Titanic Passenger Survival Prediction using Machine Learning
Introduction
This is my first endeavor into machine learning and applying my learnings through the classic Titanic dataset found on Kaggle.
Kaggle describes the challenge as such:
The sinking of the Titanic is one of the most infamous shipwrecks in history.
On April 15, 1912, during her maiden voyage, the widely considered “unsinkable” RMS Titanic sank after colliding with an iceberg. Unfortunately, there weren’t enough lifeboats for everyone onboard, resulting in the death of 1502 out of 2224 passengers and crew.
While there was some element of luck involved in surviving, it seems some groups of people were more likely to survive than others.
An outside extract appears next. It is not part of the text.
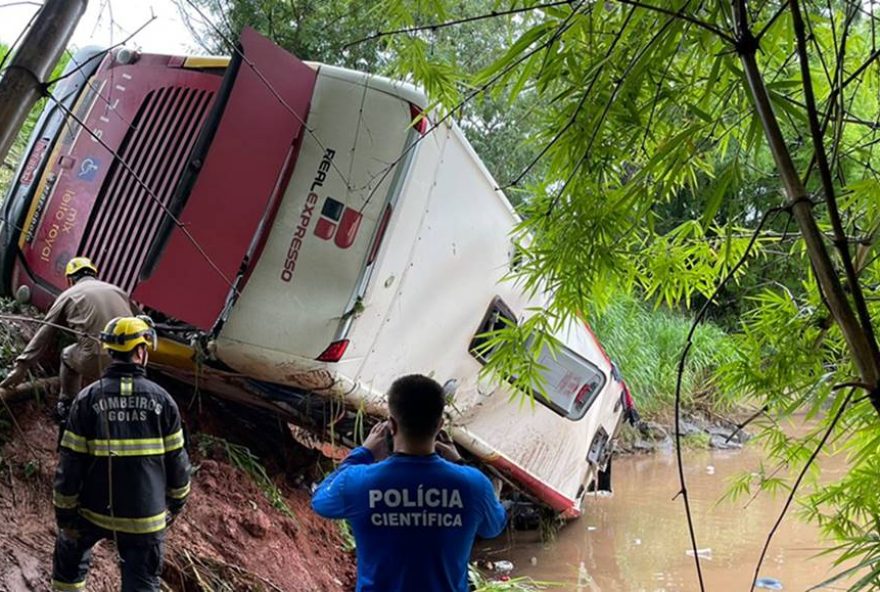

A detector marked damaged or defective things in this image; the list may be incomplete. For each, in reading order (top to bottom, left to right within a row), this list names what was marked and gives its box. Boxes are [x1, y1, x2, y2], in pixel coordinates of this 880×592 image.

overturned bus [0, 27, 632, 520]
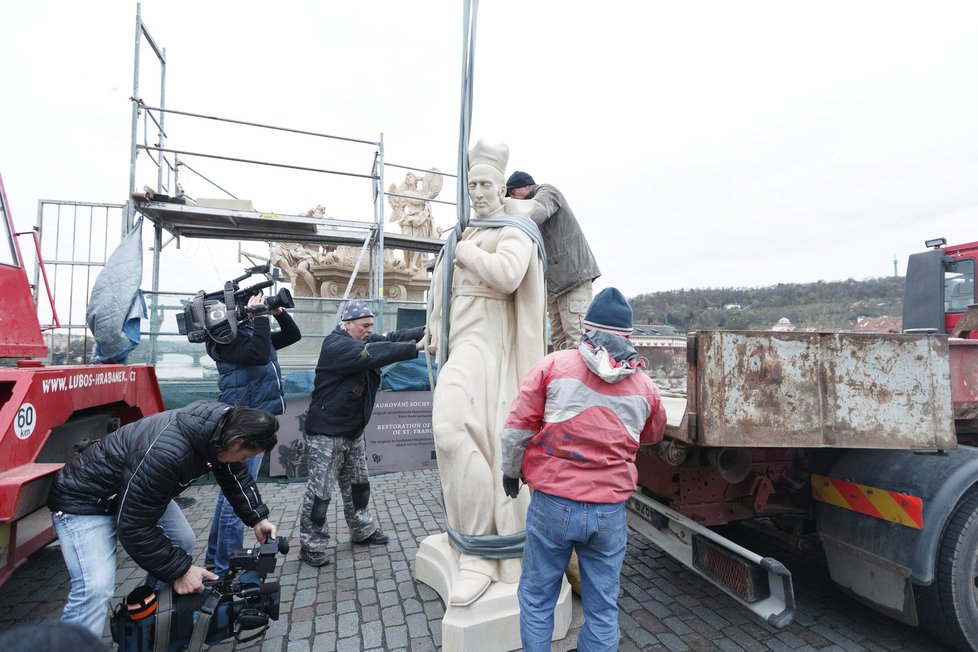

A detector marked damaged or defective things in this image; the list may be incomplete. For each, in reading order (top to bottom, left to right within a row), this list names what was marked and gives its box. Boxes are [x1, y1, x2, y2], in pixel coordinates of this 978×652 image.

rusty truck bed [640, 332, 968, 448]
In this challenge, we ask you to build a predictive model that answers the question: “what sorts of people were more likely to survive?” using passenger data (ie name, age, gender, socio-economic class, etc).
Data
The data used for this project can be found and downloaded directly on Kaggle: here
The data includes all sorts of information regarding the passengers, including their name, age, passenger class (ie. 1st class, 2nd class, etc.), whether they had siblings and/or their spouse on board, and more.
Project
As with all datasets, I started off with importing Numpy and Pandas to do some cleaning and exploratory data analysis, Matplotlib and Seaborn for some visualizations, and Scikit-learn for the actual machine learning.
The dataset was fairly clean, so it was mostly about getting an initial overview of the data that I was working with and some general understanding of it through some exploratory data analysis. My initial thought process was to explore some factors such as passenger class, the gender of the passenger, or whether they were on the Titanic with their spouse or sibling, and whether these factors would have an significance to their rate of survival.
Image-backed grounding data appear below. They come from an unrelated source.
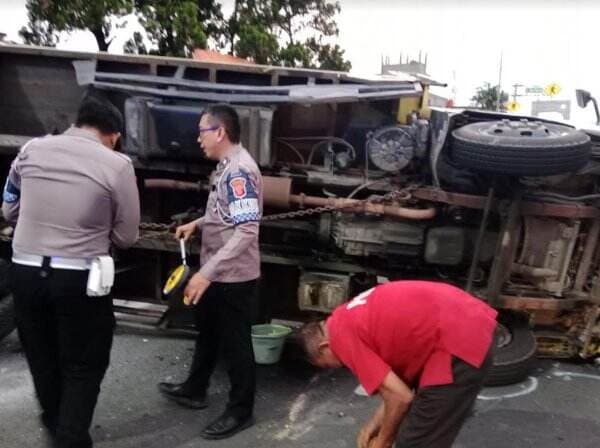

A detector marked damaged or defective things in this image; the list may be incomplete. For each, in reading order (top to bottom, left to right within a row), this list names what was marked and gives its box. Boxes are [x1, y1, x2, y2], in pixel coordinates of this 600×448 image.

overturned truck [1, 45, 600, 384]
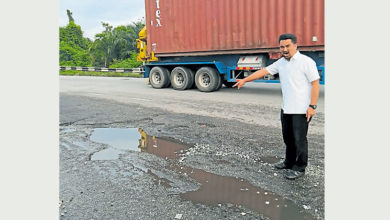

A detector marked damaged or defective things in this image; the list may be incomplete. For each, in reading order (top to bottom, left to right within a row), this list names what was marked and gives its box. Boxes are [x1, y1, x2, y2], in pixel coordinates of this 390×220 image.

cracked asphalt [59, 75, 324, 218]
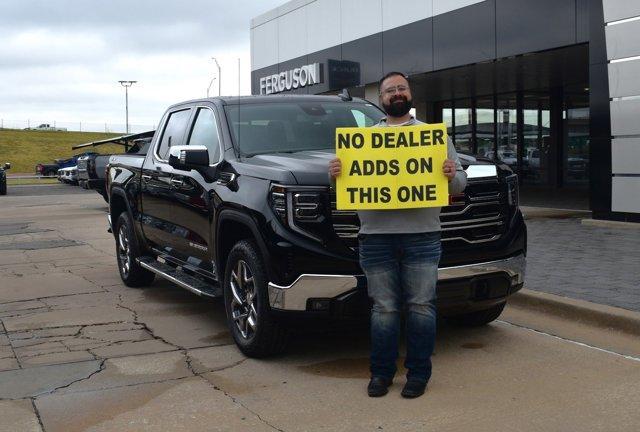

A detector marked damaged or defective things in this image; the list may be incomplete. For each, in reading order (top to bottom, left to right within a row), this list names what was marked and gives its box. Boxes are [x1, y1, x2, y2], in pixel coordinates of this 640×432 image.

cracked asphalt [1, 187, 640, 430]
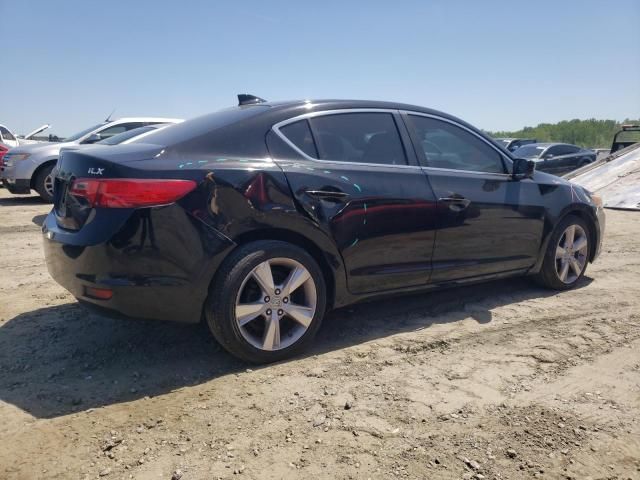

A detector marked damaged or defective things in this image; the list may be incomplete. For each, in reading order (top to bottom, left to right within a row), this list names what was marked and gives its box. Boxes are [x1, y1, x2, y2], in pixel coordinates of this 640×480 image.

dent on car door [266, 110, 440, 294]
dent on car door [404, 113, 544, 284]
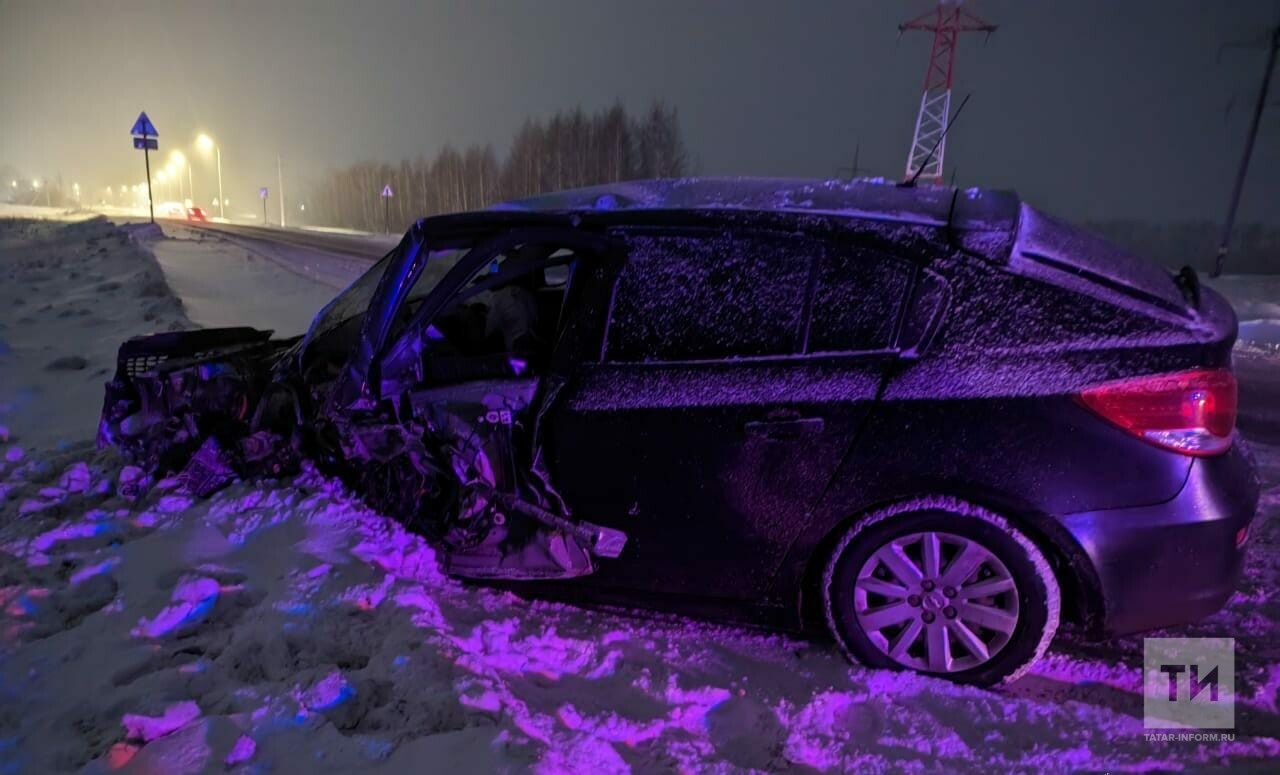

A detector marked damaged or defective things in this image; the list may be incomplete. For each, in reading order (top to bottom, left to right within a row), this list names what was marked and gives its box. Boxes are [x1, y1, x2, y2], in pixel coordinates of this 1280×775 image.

Then it was off to using Seaborn to build some visualizations to get a better understanding of some parts of the data, like in the example shown of whether or not age was a factor in passenger survival. The next step that I took to build on this was to create a facet grid of histograms to see how adding in the passenger class would affect this. Surely enough, just in terms of passenger class alone, first class passengers were more likely to survive, which was likely attributed to them being the first to be evacuated. In turn, this also explained how the first class passengers tended to have more elderly survivors.
After all the exploratory data analysis, the data had to be formatted in order to build the model. This included dropping some columns that did not have a factor in the survival rate, such as name, ticket, and column. The next step was to create some columns to combine existing columns like whether or not the passenger was there with their spouse, siblings, parents, and/or children. Using this data, we can determine whether a passenger came on the Titanic alone or with other family members and this distinction actually provided more concrete indications when compared to say a passenger who boarded with 2 or 11 family members.
Once the data had been prepped, it was time to build the model using Scikit-learn. Evidently, I wasn't sure which was the best algorithm to use so I tested them. This included: Log Reg, SVM, KNN, Naive Bayes, Perceptron, Linear SVC, Stochastic Gradient Descent, Decision Tree, and Random Forest. As shown on the right, I created a table and ordered them based off of accuracy score and ended up going with Random Forest for my final submission.
The notebook can be found here: titanic.ipynb.